**What is expected:**
Could you swap "damaged or defective" for "faulty or worn" in everything from the start of the items down to the line containing "rusty red painted steel [0, 45, 418, 300]", keeping everything else unchanged? Leave the pictures out of your answer.

**Supplied data:**
============

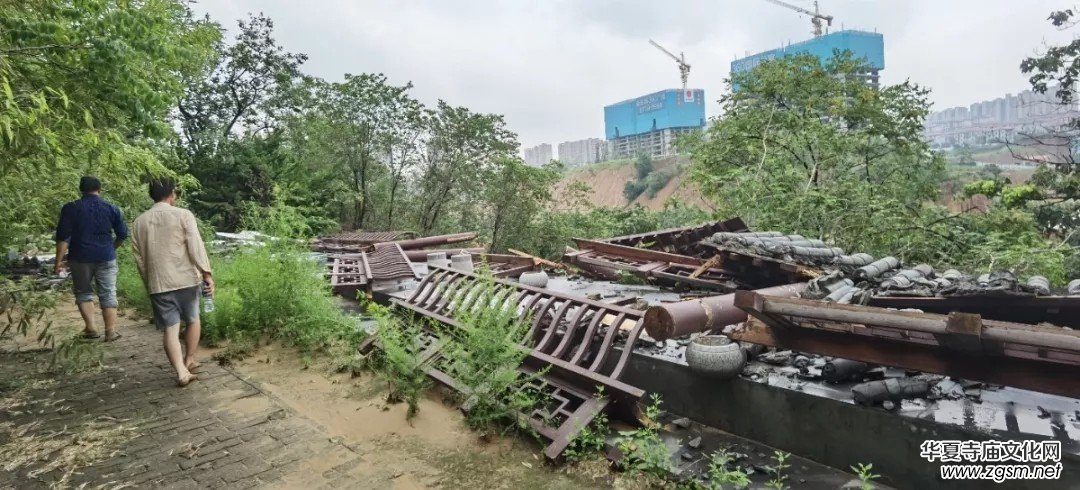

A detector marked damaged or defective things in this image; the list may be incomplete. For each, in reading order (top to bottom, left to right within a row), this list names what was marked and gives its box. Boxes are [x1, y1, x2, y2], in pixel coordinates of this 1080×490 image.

broken timber [390, 264, 643, 459]
rusty metal frame [393, 266, 643, 461]
broken timber [734, 291, 1080, 397]
rusty metal frame [738, 291, 1080, 397]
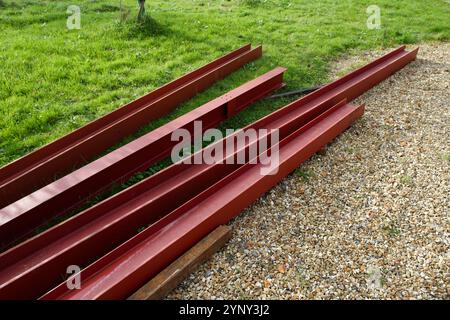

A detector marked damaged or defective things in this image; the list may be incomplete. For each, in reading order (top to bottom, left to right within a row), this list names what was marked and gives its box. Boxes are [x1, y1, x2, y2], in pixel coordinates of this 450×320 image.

rusty red painted steel [0, 45, 262, 210]
rusty red painted steel [0, 66, 286, 246]
rusty red painted steel [0, 72, 334, 300]
rusty red painted steel [41, 100, 366, 300]
rusty red painted steel [0, 45, 418, 300]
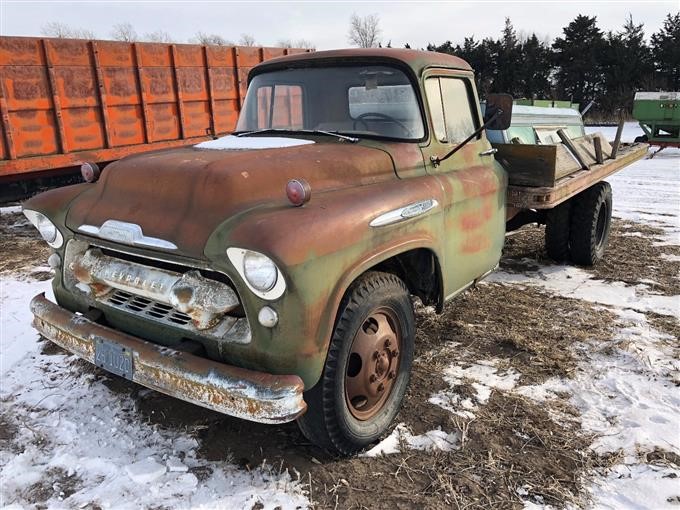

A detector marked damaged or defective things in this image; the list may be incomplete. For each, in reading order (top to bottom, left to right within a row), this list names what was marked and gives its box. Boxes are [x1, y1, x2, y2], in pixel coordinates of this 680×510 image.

rusty hood [64, 139, 398, 256]
rusty flatbed [504, 142, 648, 208]
corroded front bumper [30, 292, 306, 424]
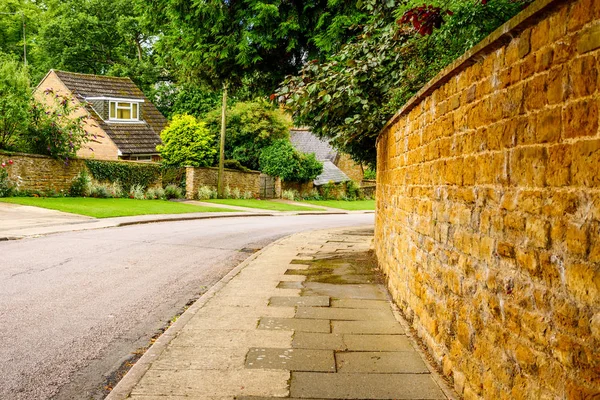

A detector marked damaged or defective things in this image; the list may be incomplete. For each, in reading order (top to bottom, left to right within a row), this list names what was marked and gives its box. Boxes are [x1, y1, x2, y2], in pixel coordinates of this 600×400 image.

cracked asphalt [0, 216, 372, 400]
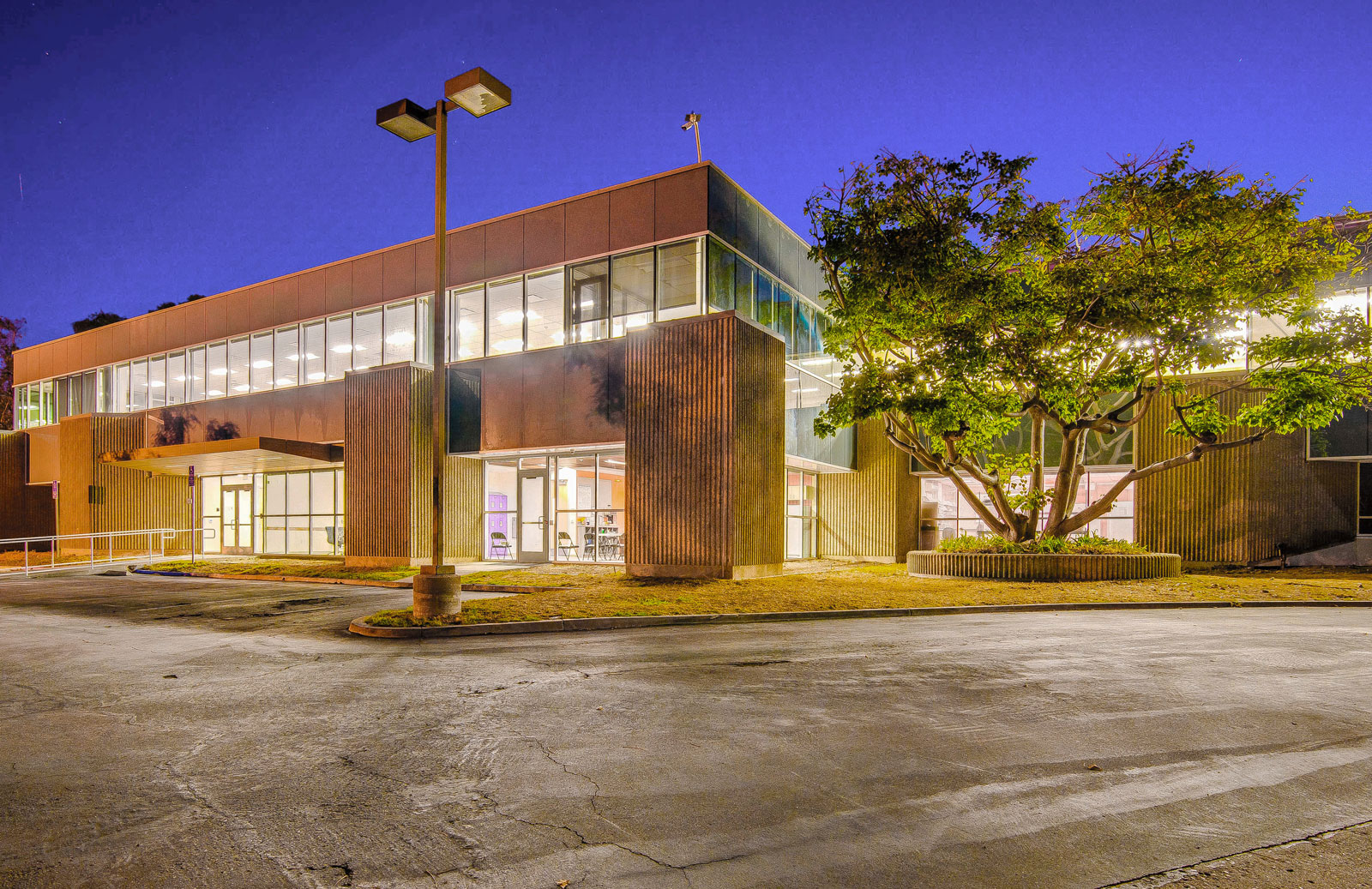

============

**Written solution:**
A detector marked faulty or worn things in this image; the list may be incomplete. For each, in reading order (top to bottom, left to right within a row), this list names what was marked and gives its box. Boxes are [x1, y1, x2, y2], in pixel coordinates of this 1080×490 image.

broken timber [390, 264, 643, 459]
rusty metal frame [393, 266, 643, 461]
broken timber [734, 291, 1080, 397]
rusty metal frame [738, 291, 1080, 397]

A detector marked faulty or worn things in this image; the list may be incomplete. For each, in reading order (top to bottom, left to right within a row), this list names what was marked and gives its box. Boxes are [x1, y1, x2, y2], in pixel coordinates of this 450×320 image.

rusty red painted steel [0, 45, 262, 210]
rusty red painted steel [0, 66, 286, 246]
rusty red painted steel [0, 72, 334, 300]
rusty red painted steel [41, 100, 366, 300]
rusty red painted steel [0, 45, 418, 300]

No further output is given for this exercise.